A survey done in the time of heightened lockdowns and quarantine found that there are at least four overarching themes with regard to the state of small businesses in the global pandemic:

  • mass layoffs and closures;
  • possibilities of closure, depending on the length of the crisis;
  • lack of emergency funds; and
  • problems accessing the benefits of the Coronavirus Aid, Relief, and Economic Security (CARES) Act.

Because of this economic interruption, a huge number of small businesses are facing bankruptcy. To lessen the load and the dangers of this problem, seeking a bankruptcy lawyer is a great help in keeping potential debts at a minimum. With their help, the business can avoid more headaches from creditors, seizure of assets, lawsuits, etc. Filing for bankruptcy has the power to stop garnishments and negotiate a plan that will pay off debts in 3 to 5 years.

Other than that, for businesses that are determined to stay afloat in these distressing time, here are important factors that can help with increasing sales:

Understand the importance of social media

The coronavirus pandemic has not only disrupted the economy but also brought about shifts in marketing strategies. People’s screen time has increased in the duration of quarantine, so more and more people have sought social media.

social media apps

Social media practices

According to a survey conducted in early May, 51% of respondents found that their social media usage has increased during the pandemic. Taking advantage of the growing numbers can also increase brand visibility as well as effectively reach out to the community in these challenging times.
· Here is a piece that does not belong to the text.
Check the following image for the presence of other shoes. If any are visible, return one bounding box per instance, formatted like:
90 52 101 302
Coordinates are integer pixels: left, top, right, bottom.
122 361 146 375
It’s important to know the best times to post on social media to receive peak organic reach. According to Sprout Social, the following are the active times for consumer goods across social media platforms:

  • Facebook: Wednesday at 1 p.m. and Friday at 11 a.m.
  • Instagram: Wednesday at 3 p.m.
  • Twitter: Sunday at 11 a.m.

The audience would also appreciate it if the context of the posts coincides with the current state of society. Including resources and recognition of the pandemic raises awareness within customers. For example, how does the business cope with the new normal (e.g. changes in hours, mask policies, and social distancing)?

Delivery services and take-out options

One way to retain services during the time of social distancing is by providing delivery services and take-out options. A March 2020 survey found that 41.7% of respondents are most likely to seek online food delivery services. In the United States, the top three delivery services are Amazon, DoorDash, and Uber Eats.

SARS-COV-2 is spread through physical contact from one individual to another. Therefore, there is not enough evidence of the risk of contracting the virus from food. This is why contactless delivery is essential–to eliminate the risk of interacting with other people. As long as people wash their hands and disinfect properly before eating, the risk continues to be at a minimum.

Small businesses are essential to the community. They also comprise a huge chunk of the private sector, so saving them is crucial for the economy.